* **PAGE EXTRACT**
>>>>>
How does a country's literature recover after years of mass censorship? James Byrne, poet and founder of the poetry journal The Wolf, has followed the developments in Burma for many years and he was co-editor an co-translator for Bones Will Crow: 15 Contemporary Burmese Poets, which is the first anthology of Burmese poetry to be published in the West. Burmese literature has a bright future, he writes—but there is still much to be done.

Credits Text: James Byrne March 13 2014

Burma or Myanmar? You know a country is in a period of flux when it can be called two names, both of them problematic, both appropriate, depending on whom you ask. Still, we are led to believe that Burma is changing and rapidly so. No longer is this a country being watched from a distance by the world at large, world superpowers are making their visits and opening up their briefcases of Democracy.

A decade ago if you wanted to holiday in Burma you’d choose from a small selection of military-approved hotels. You’d probably be followed, or at least surveyed, curiously in public and if you were to ask anyone on the street for directions then they would either be informed upon, questioned or, worse still, arrested by the military police.[1] Nowadays, at least in the cities, you can stay pretty much anywhere you like and competition is hiking up prices, particularly in Yangon. Capitalism, Western-style, is coming to town and this is signalled by giant billboards of Lionel Messi with a Pepsi can staring over the roundabouts. These kinds of multi-national companies are looking at how they might re-use abandoned factories from the socialist era and take advantage of mass unemployment in a country where thousands of young people are forced out each year to seek work.
<<<<<
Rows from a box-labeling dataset
>>>>>
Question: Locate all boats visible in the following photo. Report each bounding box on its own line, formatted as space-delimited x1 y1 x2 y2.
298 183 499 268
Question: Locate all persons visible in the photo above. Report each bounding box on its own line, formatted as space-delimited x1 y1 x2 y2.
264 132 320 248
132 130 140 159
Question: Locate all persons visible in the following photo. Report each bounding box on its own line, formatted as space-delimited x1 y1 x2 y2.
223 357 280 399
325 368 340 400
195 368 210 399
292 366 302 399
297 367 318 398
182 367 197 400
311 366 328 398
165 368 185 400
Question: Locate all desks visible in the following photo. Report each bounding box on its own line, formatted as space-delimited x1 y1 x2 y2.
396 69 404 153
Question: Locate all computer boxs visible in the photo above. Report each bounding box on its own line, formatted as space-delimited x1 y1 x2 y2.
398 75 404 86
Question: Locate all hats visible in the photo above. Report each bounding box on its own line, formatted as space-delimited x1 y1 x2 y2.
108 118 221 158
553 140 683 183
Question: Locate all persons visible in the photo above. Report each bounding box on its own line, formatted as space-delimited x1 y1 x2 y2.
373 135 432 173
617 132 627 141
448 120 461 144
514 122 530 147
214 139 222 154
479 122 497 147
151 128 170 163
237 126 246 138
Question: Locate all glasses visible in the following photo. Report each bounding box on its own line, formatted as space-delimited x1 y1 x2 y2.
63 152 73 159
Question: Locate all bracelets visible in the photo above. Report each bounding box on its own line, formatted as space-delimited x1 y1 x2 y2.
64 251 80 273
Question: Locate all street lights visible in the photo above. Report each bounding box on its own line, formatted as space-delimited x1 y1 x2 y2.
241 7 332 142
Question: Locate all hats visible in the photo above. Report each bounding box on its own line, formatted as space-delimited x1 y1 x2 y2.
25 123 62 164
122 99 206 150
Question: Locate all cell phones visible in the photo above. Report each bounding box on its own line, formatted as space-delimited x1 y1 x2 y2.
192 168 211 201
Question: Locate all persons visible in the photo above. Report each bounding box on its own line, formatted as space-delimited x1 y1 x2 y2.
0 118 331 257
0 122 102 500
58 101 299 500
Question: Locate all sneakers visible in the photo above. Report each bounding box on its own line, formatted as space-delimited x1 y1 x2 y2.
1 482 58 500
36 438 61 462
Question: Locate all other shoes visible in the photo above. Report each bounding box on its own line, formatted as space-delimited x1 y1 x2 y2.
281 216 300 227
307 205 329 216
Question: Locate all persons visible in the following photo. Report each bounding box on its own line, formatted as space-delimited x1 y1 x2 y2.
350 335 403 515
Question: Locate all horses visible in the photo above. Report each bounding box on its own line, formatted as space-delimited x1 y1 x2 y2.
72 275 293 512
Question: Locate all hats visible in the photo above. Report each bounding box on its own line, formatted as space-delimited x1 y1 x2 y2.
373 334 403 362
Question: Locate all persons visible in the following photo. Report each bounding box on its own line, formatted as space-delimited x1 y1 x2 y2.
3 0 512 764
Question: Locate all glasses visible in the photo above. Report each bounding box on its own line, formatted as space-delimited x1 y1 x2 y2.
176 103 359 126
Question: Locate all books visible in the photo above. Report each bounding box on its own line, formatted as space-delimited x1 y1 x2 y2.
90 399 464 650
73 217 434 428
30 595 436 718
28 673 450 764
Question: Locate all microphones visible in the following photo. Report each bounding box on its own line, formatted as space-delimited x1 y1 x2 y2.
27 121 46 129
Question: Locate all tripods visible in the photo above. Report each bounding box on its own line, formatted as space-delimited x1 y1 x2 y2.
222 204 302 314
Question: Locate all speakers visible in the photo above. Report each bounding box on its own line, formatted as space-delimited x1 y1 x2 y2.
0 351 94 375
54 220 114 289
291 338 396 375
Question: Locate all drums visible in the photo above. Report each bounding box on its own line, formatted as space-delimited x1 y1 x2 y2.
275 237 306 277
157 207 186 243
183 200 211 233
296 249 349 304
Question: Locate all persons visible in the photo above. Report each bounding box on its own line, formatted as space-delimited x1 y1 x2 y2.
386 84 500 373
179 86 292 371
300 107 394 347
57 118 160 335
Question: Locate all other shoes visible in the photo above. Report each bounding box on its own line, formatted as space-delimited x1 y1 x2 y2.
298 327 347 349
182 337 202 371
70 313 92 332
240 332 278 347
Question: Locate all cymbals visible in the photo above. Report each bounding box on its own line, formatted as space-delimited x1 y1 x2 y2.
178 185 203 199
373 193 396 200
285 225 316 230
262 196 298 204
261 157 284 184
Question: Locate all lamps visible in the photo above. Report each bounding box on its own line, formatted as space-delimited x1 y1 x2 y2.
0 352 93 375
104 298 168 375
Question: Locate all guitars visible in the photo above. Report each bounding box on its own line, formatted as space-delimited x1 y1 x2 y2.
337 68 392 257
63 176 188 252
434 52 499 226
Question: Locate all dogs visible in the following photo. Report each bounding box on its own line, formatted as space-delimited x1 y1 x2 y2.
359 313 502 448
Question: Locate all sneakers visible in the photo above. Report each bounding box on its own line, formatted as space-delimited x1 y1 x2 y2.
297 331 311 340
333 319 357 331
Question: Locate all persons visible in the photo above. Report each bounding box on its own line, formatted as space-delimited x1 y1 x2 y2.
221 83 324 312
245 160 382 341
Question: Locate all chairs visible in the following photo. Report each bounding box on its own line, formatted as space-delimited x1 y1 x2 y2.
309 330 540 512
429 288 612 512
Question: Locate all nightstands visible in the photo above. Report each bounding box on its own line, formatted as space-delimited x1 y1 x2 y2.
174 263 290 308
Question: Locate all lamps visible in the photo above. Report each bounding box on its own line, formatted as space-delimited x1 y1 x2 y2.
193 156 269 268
<<<<<
In the page extract on Burma, condense the paragraph beginning "A decade ago if you wanted to holiday in Burma" into a short bulleted list that keeps its main facts.

- A decade ago, visitors to Burma could choose only from a few military-approved hotels.
- Visitors were likely followed or watched in public. Locals who gave them directions risked being informed upon, questioned or arrested by the military police.
- Today, at least in the cities, visitors can stay almost anywhere. Competition is driving up prices, especially in Yangon.
- Western-style capitalism is arriving, signaled by giant billboards of Lionel Messi with a Pepsi can above the roundabouts.
- Multinational companies are looking at reusing abandoned socialist-era factories. They also want to take advantage of mass unemployment in a country where thousands of young people are forced out each year to find work.